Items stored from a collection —
- - -

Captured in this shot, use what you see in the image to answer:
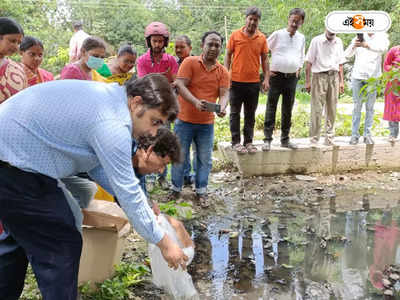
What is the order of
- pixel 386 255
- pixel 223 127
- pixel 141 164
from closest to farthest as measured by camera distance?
1. pixel 141 164
2. pixel 386 255
3. pixel 223 127

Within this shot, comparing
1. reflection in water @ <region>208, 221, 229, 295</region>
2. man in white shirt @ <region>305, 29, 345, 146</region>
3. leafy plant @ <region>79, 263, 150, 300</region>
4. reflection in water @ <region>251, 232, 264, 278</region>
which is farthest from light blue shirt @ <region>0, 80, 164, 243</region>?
man in white shirt @ <region>305, 29, 345, 146</region>

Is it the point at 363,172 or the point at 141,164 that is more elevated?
the point at 141,164

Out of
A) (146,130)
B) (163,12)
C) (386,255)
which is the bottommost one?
(386,255)

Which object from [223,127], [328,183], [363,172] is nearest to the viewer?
[328,183]

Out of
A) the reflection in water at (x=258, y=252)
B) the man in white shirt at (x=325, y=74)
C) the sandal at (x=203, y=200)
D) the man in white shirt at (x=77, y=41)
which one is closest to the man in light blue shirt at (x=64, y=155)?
the reflection in water at (x=258, y=252)

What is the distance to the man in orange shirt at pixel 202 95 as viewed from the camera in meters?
4.60

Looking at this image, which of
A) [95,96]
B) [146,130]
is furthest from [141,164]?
[95,96]

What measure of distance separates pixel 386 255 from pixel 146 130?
3.01 meters

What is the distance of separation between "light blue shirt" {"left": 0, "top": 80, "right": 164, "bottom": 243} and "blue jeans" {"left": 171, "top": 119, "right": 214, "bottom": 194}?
9.08 feet

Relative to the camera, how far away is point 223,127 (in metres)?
8.39

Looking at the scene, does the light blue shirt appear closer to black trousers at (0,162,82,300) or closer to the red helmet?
black trousers at (0,162,82,300)

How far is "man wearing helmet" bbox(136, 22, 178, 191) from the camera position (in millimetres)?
4895

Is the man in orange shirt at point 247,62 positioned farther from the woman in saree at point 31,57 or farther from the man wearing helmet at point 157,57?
the woman in saree at point 31,57

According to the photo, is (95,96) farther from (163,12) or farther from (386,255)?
(163,12)
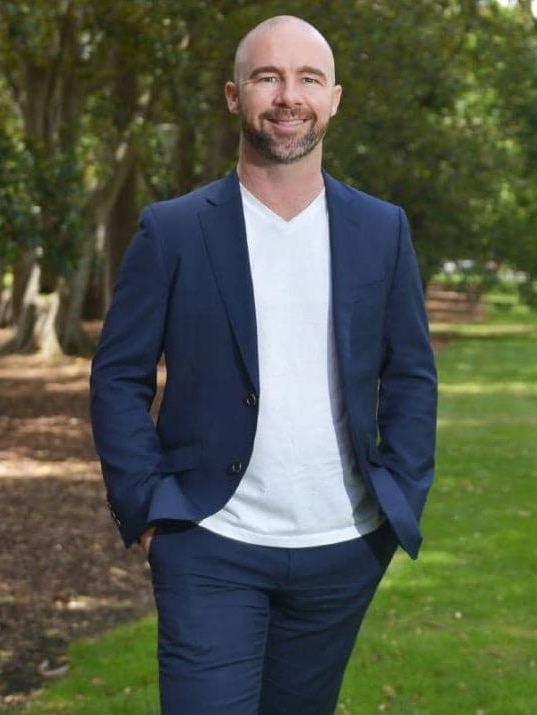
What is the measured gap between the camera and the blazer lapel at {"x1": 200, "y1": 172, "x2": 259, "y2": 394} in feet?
13.6

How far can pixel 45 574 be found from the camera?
10.3 metres

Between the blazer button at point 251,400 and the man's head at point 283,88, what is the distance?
58 cm

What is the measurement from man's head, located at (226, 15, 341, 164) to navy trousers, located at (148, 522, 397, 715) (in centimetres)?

- - -

Job — Can you rewrite all of the material above with "light blue shirt" changed to "pale blue shirt" and everything else left as it is? Omit the pictures from your answer.

The answer —
Captured in this shot, use what you see in the image to answer:
What is the order of
- pixel 386 255
- pixel 223 127
- pixel 141 164
from closest to farthest as measured by camera distance?
1. pixel 141 164
2. pixel 386 255
3. pixel 223 127

Within this shot, comparing
1. reflection in water @ <region>208, 221, 229, 295</region>
2. man in white shirt @ <region>305, 29, 345, 146</region>
3. leafy plant @ <region>79, 263, 150, 300</region>
4. reflection in water @ <region>251, 232, 264, 278</region>
which is farthest from pale blue shirt @ <region>0, 80, 164, 243</region>?
man in white shirt @ <region>305, 29, 345, 146</region>

Is it the point at 363,172 or the point at 141,164 that is more elevated?
the point at 141,164

Out of
A) (146,130)
B) (163,12)
C) (386,255)
which is the bottommost one?
(386,255)

Which object from [223,127], [328,183], [363,172] is nearest to the viewer?
[328,183]

Out of
A) the reflection in water at (x=258, y=252)
B) the man in white shirt at (x=325, y=74)
C) the sandal at (x=203, y=200)
D) the man in white shirt at (x=77, y=41)
which one is closest to the man in pale blue shirt at (x=64, y=155)?
the reflection in water at (x=258, y=252)

What is the distance to the man in orange shirt at pixel 202 95 as viewed from the camera in meters?
4.60

Looking at this image, which of
A) [95,96]
B) [146,130]
is furthest from [141,164]?
[95,96]

What measure of distance separates pixel 386 255 from pixel 146 130?
3.01 meters

What is the distance of separation between "pale blue shirt" {"left": 0, "top": 80, "right": 164, "bottom": 243} and "blue jeans" {"left": 171, "top": 119, "right": 214, "bottom": 194}?
9.08 feet

Relative to the camera, how far away is point 223,127 (in metres)?
8.39

Looking at the scene, does the pale blue shirt appear closer to black trousers at (0,162,82,300) or closer to the red helmet?
black trousers at (0,162,82,300)

How far is "man wearing helmet" bbox(136, 22, 178, 191) from the camera position (in millimetres)?
4895

Is the man in orange shirt at point 247,62 positioned farther from the woman in saree at point 31,57 or farther from the man wearing helmet at point 157,57?
the woman in saree at point 31,57

According to the photo, is (95,96) farther from (163,12) or farther from (386,255)?
(163,12)
What is the measured gap between the camera and the blazer lapel at {"x1": 200, "y1": 172, "x2": 259, "y2": 394} in feet?
13.6

How far can pixel 45 574 be found from the camera?
10.3 metres

Between the blazer button at point 251,400 and the man's head at point 283,88, what is the distance?
58 cm

What is the measurement from man's head, located at (226, 15, 341, 164) to navy trousers, located at (148, 522, 397, 715) (in centimetres)?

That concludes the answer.